Un posto difficile da monitorare è sicuramente il mare. Installare tecnologia in mare, specialmente negli oceani profondi, è molto difficile a causa della pressione dell'acqua, della salinità che distrugge i circuiti elettronici e dell'impossibilità di usare oltre una certa profondità dispositivi come i rilevatori GPS e i trasmettitori radio. Alphabet, la holding di Google, si è posta una missione ambiziosa, salvare gli oceani aiutando gli allevatori. La soluzione si chiama Tidal. In estrema sintesi, è un sistema di telecamere subacquee al quale è stata applicata una dose massiccia di intelligenza artificiale. La telecamera viene immersa nelle gabbie di 54 #Natura allevamento dei pesci e inizia a riprendere e registrare i movimenti, 24 ore su 24. Viene ripresa la vita dei pesci in tutte le fasi: di giorno, di notte, mentre mangiano, mentre si muovono di più o mentre sono più tranquilli. Tutti questi dati vengono processati in modo talmente fine ed accurato che Tidal è in grado di tracciare i comportamenti del singolo pesce e dell'intero banco.
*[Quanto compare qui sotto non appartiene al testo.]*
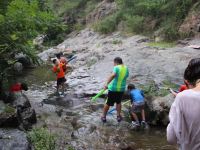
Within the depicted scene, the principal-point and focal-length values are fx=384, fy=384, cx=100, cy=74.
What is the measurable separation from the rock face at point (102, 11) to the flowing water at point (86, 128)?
62.1ft

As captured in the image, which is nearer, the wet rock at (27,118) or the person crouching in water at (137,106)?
the wet rock at (27,118)

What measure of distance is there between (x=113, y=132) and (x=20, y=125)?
7.28 ft

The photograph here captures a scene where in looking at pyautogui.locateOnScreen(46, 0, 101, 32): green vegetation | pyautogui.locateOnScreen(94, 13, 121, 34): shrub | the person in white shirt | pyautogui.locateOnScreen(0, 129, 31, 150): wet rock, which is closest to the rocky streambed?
pyautogui.locateOnScreen(0, 129, 31, 150): wet rock

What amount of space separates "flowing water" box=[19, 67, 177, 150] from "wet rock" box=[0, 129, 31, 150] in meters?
0.88

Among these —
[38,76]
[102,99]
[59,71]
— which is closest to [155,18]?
[38,76]

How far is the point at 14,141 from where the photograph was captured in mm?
6598

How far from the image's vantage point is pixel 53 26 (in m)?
10.5

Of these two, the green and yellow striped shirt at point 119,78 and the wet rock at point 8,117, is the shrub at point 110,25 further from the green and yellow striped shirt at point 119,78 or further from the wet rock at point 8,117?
the wet rock at point 8,117

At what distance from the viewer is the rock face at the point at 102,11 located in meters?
31.6

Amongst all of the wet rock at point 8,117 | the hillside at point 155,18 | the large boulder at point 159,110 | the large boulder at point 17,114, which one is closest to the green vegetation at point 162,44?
the hillside at point 155,18

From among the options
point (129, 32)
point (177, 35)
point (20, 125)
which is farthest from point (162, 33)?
point (20, 125)

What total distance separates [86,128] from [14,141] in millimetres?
2800

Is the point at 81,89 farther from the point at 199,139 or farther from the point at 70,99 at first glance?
the point at 199,139

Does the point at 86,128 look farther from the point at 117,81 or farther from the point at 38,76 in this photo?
the point at 38,76
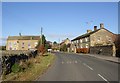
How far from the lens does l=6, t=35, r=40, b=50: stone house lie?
107012 mm

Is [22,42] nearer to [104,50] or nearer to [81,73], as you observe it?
[104,50]

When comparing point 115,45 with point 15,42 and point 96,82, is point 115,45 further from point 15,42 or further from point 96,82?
point 15,42

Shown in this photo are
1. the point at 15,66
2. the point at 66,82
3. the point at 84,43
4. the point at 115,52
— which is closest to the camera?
the point at 66,82

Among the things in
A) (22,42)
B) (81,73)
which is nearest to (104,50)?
(81,73)

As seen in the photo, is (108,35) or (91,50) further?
(108,35)

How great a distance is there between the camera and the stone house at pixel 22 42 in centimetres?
10701

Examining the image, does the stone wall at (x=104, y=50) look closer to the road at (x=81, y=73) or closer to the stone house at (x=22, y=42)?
the road at (x=81, y=73)

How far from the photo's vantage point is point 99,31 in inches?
2982

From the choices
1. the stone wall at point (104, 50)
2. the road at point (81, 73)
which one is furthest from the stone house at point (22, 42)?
the road at point (81, 73)

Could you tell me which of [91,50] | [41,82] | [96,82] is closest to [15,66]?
[41,82]

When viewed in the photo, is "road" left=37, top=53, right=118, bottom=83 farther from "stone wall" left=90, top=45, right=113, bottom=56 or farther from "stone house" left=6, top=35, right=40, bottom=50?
"stone house" left=6, top=35, right=40, bottom=50

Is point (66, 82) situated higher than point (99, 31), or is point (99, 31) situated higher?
point (99, 31)

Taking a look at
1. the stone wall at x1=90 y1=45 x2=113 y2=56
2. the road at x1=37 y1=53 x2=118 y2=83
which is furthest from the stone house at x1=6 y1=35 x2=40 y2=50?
the road at x1=37 y1=53 x2=118 y2=83

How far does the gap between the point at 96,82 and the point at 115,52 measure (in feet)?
109
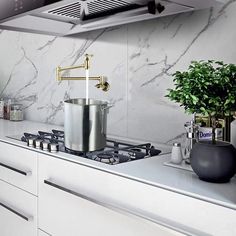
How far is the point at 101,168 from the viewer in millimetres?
1187

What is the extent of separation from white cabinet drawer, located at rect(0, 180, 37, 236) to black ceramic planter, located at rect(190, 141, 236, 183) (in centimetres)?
84

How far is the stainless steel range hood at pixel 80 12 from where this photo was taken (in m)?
1.40

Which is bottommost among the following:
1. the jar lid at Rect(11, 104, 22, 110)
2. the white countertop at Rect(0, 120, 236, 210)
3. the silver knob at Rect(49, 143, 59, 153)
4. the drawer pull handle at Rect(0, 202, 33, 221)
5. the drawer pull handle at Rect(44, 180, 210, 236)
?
the drawer pull handle at Rect(0, 202, 33, 221)

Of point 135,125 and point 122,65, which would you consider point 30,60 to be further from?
point 135,125

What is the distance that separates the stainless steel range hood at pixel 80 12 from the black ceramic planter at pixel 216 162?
62 centimetres

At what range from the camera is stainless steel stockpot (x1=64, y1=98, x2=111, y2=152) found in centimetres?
140

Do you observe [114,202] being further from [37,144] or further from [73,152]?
[37,144]

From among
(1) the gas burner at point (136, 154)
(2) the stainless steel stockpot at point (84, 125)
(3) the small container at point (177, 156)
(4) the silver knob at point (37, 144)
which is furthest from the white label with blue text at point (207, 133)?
(4) the silver knob at point (37, 144)

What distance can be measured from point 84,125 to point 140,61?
1.79 feet

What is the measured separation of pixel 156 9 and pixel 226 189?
0.82m

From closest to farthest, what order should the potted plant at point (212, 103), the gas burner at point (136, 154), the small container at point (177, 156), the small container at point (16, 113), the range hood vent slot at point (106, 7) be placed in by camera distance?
the potted plant at point (212, 103)
the small container at point (177, 156)
the gas burner at point (136, 154)
the range hood vent slot at point (106, 7)
the small container at point (16, 113)

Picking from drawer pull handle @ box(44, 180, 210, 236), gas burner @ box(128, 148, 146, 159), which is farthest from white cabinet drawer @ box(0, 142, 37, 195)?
gas burner @ box(128, 148, 146, 159)

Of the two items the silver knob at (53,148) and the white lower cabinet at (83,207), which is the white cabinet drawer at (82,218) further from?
the silver knob at (53,148)

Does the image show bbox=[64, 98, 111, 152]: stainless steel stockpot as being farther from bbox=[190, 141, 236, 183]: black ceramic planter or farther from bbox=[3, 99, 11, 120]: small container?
bbox=[3, 99, 11, 120]: small container
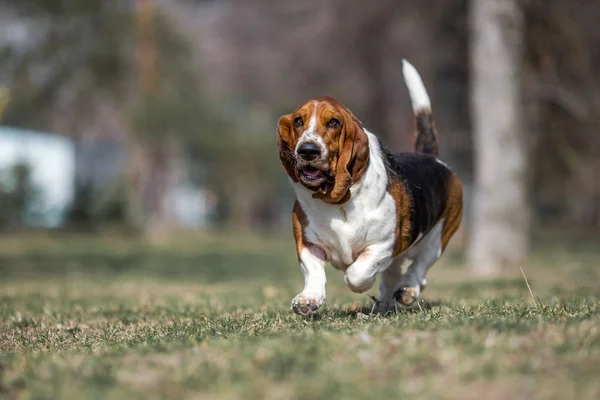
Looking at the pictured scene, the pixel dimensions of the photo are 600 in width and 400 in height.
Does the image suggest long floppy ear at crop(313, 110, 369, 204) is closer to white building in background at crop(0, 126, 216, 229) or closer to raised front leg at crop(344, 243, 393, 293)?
raised front leg at crop(344, 243, 393, 293)

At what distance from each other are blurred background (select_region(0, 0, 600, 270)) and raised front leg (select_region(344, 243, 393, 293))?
5.89 metres

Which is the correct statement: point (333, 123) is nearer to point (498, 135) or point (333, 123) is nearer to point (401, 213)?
point (401, 213)

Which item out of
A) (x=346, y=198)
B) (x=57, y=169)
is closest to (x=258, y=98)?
(x=57, y=169)

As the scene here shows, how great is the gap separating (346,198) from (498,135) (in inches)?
380

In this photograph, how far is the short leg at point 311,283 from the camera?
4.96 metres

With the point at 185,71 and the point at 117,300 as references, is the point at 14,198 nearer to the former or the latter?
the point at 185,71

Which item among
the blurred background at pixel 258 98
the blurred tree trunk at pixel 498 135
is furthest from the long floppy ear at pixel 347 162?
the blurred tree trunk at pixel 498 135

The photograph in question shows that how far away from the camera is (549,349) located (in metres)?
3.66

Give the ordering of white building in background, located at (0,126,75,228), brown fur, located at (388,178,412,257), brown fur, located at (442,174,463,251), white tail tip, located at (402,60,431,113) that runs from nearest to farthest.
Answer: brown fur, located at (388,178,412,257) < brown fur, located at (442,174,463,251) < white tail tip, located at (402,60,431,113) < white building in background, located at (0,126,75,228)

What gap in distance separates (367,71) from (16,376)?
2234 cm

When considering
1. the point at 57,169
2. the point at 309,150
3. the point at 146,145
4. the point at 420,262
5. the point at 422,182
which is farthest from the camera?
the point at 57,169

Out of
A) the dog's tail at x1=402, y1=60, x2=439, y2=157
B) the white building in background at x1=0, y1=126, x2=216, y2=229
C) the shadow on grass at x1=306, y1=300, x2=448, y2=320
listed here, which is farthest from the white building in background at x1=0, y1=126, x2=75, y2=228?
the shadow on grass at x1=306, y1=300, x2=448, y2=320

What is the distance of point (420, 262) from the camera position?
20.7 ft

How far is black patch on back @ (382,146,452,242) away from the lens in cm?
558
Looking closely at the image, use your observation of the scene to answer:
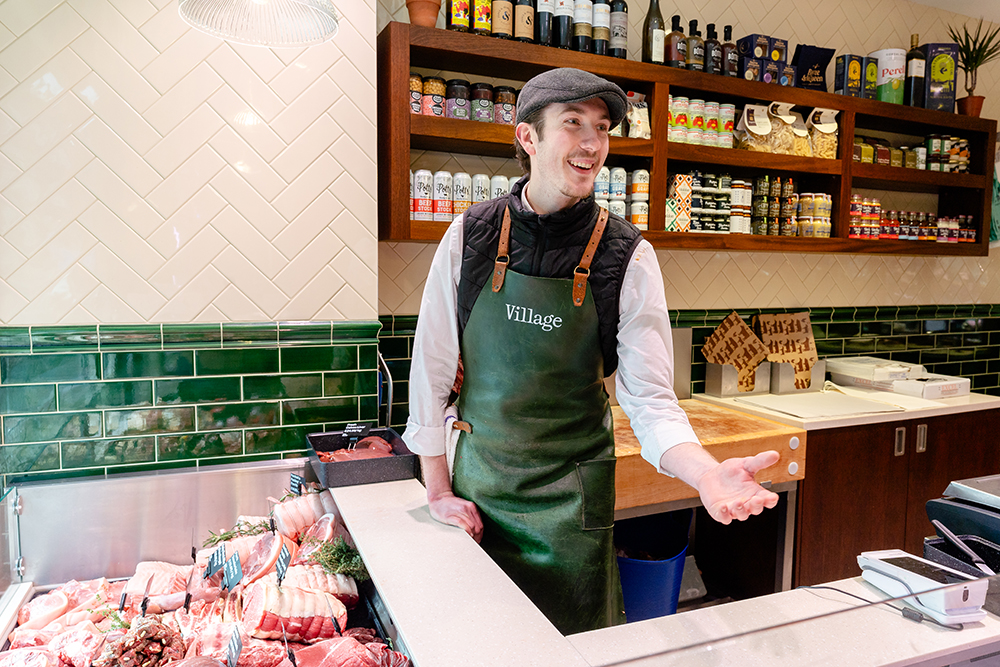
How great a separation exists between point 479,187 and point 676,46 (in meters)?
1.09

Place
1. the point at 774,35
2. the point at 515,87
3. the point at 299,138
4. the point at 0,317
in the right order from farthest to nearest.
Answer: the point at 774,35 < the point at 515,87 < the point at 299,138 < the point at 0,317

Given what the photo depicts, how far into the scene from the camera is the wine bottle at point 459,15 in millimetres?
2436

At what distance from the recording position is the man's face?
1.45 m

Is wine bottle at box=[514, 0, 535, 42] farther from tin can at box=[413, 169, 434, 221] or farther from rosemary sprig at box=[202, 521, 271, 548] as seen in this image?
rosemary sprig at box=[202, 521, 271, 548]

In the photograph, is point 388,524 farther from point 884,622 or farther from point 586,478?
point 884,622

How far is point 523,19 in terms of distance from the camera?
2.50 m

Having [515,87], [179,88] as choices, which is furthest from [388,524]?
[515,87]

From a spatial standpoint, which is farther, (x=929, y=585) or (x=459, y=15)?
(x=459, y=15)

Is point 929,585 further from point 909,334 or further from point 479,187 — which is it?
point 909,334

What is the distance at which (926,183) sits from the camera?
347cm

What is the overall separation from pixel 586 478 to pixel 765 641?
0.86 metres

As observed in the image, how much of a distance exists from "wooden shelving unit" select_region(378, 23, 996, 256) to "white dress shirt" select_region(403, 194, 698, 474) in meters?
0.81

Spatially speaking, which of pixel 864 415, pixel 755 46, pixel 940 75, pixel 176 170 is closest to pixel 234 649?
pixel 176 170

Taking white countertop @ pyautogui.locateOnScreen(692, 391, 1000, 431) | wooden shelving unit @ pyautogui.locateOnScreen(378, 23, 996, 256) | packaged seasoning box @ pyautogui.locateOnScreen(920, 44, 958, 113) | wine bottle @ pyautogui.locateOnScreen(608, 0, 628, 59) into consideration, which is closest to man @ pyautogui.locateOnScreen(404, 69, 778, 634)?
wooden shelving unit @ pyautogui.locateOnScreen(378, 23, 996, 256)
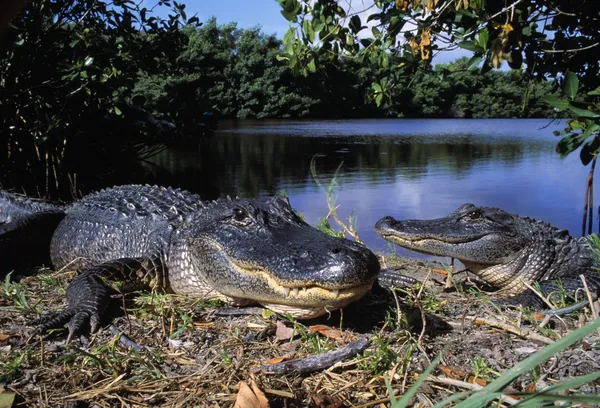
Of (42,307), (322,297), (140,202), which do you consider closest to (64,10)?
(140,202)

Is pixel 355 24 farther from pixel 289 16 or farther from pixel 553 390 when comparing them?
pixel 553 390

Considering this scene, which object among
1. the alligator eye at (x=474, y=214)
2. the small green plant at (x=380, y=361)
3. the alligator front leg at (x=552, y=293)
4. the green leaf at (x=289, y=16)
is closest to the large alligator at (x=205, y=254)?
the small green plant at (x=380, y=361)

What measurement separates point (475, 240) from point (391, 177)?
28.2 feet

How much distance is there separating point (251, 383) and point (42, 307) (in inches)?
65.5

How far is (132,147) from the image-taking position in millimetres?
8586

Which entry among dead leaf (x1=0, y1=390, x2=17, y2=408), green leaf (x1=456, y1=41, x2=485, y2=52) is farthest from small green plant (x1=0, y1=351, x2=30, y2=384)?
green leaf (x1=456, y1=41, x2=485, y2=52)

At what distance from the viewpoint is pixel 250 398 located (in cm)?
187

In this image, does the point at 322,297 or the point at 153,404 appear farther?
the point at 322,297

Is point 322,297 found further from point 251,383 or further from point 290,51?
point 290,51

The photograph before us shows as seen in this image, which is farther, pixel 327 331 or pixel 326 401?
pixel 327 331

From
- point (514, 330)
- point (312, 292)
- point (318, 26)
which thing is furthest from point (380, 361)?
point (318, 26)

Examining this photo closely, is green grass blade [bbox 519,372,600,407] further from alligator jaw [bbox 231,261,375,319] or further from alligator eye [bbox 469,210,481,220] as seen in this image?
alligator eye [bbox 469,210,481,220]

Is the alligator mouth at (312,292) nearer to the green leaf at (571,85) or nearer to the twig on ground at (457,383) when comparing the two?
the twig on ground at (457,383)

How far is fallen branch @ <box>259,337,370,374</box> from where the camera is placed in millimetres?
2092
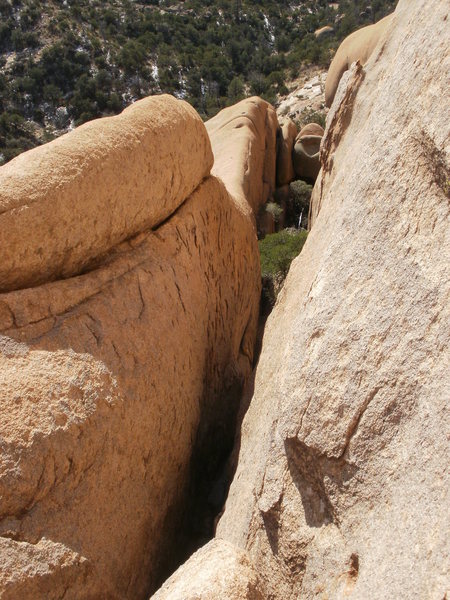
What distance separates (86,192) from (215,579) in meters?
3.65

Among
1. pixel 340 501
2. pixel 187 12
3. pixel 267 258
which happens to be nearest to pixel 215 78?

Ciò permette, una volta elaborati i dati, di stimare con relativa precisione quando e quanto mangiano realmente i pesci, quanto sono attivi, se c'è un numero crescente di pesci che si muove in modo anomalo (segno di una probabile malattia che si sta diffondendo nell'allevamento).

Con tutti questi dati in mano l'allevatore può decidere se dare meno mangime, o di più, ai pesci e se somministrare più o meno farmaci. In questo modo si riduce sia la quantità di medicinali e di mangime che vengono disciolti nell'acqua del mare, sia l’inquinamento negli oceani. L’idea che grandi organizzazioni siano impegnate nella ricerca per la salvaguardia dell’ambiente, della natura e degli oceani, fa ben sperare per quella che, a detta di tutti, è la battaglia del secolo, la battaglia da vincere a tutti i costi, e con tutti i mezzi. L’intelligenza umana e quella artificiale insieme per la nostra Terra.